Hidup adalah tentang hukum penawaran dan permintaan. Kita sungguh akrab dengan hukum ini. Dunia modern dan dorongan untuk mengkonsumsi tanpa kemampuan mencipta dan memproduksi adalah lahan basah dan subur untuk hukum ini berlaku. Sementara yang memproduksi akan terus mengejar batas-batas tertinggi untuk memenuhi permintaan, jika perlu menciptakan persepsi bahwa konsumen punya kebutuhan tinggi yang terus-menerus sehingga mereka terus-menerus meminta dan produsen terus-menerus memproduksi di luar batas kewajaran, karena semakin permintaan melebihi kewajaran, semakin berlimpah keuntungan. Jika kita tidak bisa lepas dari hukum penawaran dan permintaan ini, niscaya keserakahan akan selalu memperbudak kita.

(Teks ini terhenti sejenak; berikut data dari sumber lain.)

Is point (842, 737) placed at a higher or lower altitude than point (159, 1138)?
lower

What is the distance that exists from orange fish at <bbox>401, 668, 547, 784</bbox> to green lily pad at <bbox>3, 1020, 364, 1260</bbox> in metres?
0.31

Lalu ada hukum lainnya di kehidupan lain, kebutuhan dan ketersediaan. Pada awalnya, alam ini sesungguhnya menyediakan semuanya cukup untuk kebutuhan semua makhluk yang mendiami bumi. Hubungan manusia dengan alam (dulu) masih begitu murni sehingga alam bisa mengkomunikasikan tanda-tandanya dan manusia bisa membaca dan memahaminya. Hubungan ini sungguh harmonis dan masih bisa kita lihat di masyarakat-masyarakat pedalaman yang masih memegang teguh kepercayaannya, kepercayaan sebelum ada modernisasi, sebelum ada agama-agama langit.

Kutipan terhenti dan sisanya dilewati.